Le monopole exclusif du pouvoir
L’histoire du Burundi indépendant met en présence, dans une constance évolutive, des lignes de fracture à l’œuvre en ce moment. C’est, en grande partie, une histoire du déni, de l’autojustification et de l’autolégitimation, l’histoire de la revanche et de la manifestation de la volonté de puissance de ceux qui détiennent le pouvoir, dans sa brutalité la moins tolérable. Elle incarne l’exercice de la violence illégitime, érigée en principe et consacrée en mode d’action.
Ainsi en est-il, à titre d’exemples, du massacre de centaines de milliers de personnes en 1972, sous la présidence de Michel Micombero (1966-1976), une des premières armatures de la chape de plomb du silence qui pèse sur ce pays. Il y a eu ensuite, l’épisode tragique qui commence en 1993, avec l’assassinat du président démocratiquement élu, Melchior Ndadaye. Il s’en suivra une longue guerre civile, conclue au terme de l’Accord d’Arusha (28 août 2000). L’alternance entre périodes de violences systématiques et relatives accalmies, rythme, ici, la vie politique. Cet « Accord » est, aujourd’hui, le point de focalisation des revendications, parce qu’il porte les germes d’espérance, et de la renaissance du Burundi. Surtout, il a commencé à prendre corps, malgré les hésitations, les compromissions, les omissions volontaires et les faiblesses d’un environnement qui s’y prête volontiers.

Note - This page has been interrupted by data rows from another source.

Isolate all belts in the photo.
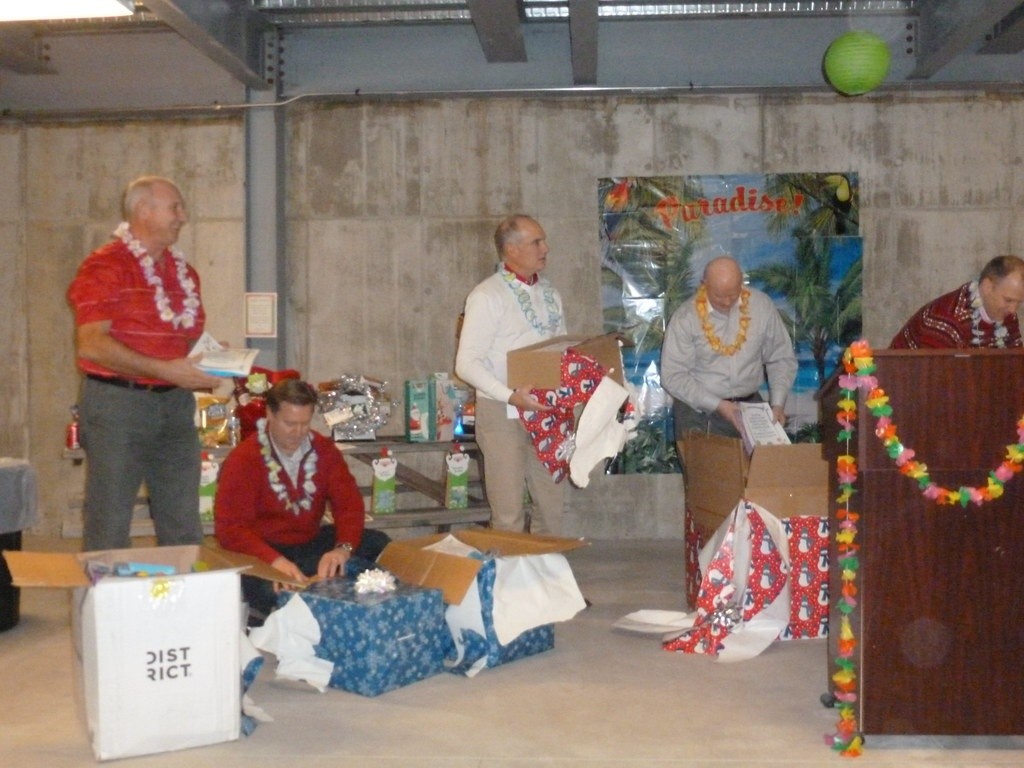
[86,373,178,393]
[725,392,756,403]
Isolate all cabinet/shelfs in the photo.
[62,436,532,544]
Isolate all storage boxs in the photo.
[2,545,306,761]
[671,431,830,642]
[377,529,592,679]
[506,334,636,410]
[276,574,446,697]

L’organisation progressive d’une milice armée, dans un pays disposant d’une armée et d’une police « républicaines », s’est faite ainsi, bien qu’une mobilisation politique et citoyenne ait été orchestrée pour l’empêcher. Le viol de la constitution s’est poursuivi, dans un scénario « écrit » d’avance, avec les attributs d’une légalité de pacotille, les textes fondateurs de l’État étant livrés en pâture, par ceux-là même qui ont la charge d’en préserver la quintessence.
Les indéterminations du maillage citoyen des organisations de la société civile, la démobilisation – significative – des partis et mouvements politiques sont fondamentalement explicatives, de cette aisance avec laquelle l’aile extrémiste du CNDD-FDD (le parti au pouvoir) a pu faire valoir ses vues, et perpétuer – jusqu’à présent – son coup d’État constitutionnel et militaire.

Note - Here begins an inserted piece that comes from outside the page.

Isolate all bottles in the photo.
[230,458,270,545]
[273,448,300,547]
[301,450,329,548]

Le ministre de la sécurité publique, le général A. G. Bunyoni, personnellement visé, affirmait d’ailleurs le 30 novembre au cours d’une cérémonie officielle, que les sanctions prises le 23 novembre à l’encontre de quatre personnalités politiques et militaires burundaises par l’Administration américaine étaient une « supercherie », « nulles et non avenues », et qu’il s’en moquait éperdument. C’est sur ce mode opératoire du repli sur soi que le régime fonctionne, occupant sans cesse cependant, la vacance et le vide laissés par les partis politiques et les organisations citoyennes, prises de court par ce jeu du harcèlement permanent et de la déstabilisation. Mais aussi, par anticipation des incapacités de la communauté internationale à s’opposer à ses manœuvres violentes et dilatoires. Ainsi, la CEEAC, dont fait partie le Burundi, a-t-elle paradoxalement désigné, lors de la 16ème session ordinaire des chefs d’État tenue à N’djaména le 25 mai 2015, Goukouni Weddeye, comme représentant dans ce pays. L’ancien chef de l’État tchadien, surpris – et nous avec – avouera ne rien savoir de la vie politique du pays dans lequel on lui confiait cette mission. Quant à la médiation engagée sous les auspices de l’Ouganda (mandaté par la Communauté des États de l’Afrique de l’Est, CEA), l’ambassadeur britannique à l’ONU, Matthew Rycroft en avouait tout simplement le « manque de fond », lors de la réunion du Conseil de sécurité consacrée au Burundi, le 30 novembre.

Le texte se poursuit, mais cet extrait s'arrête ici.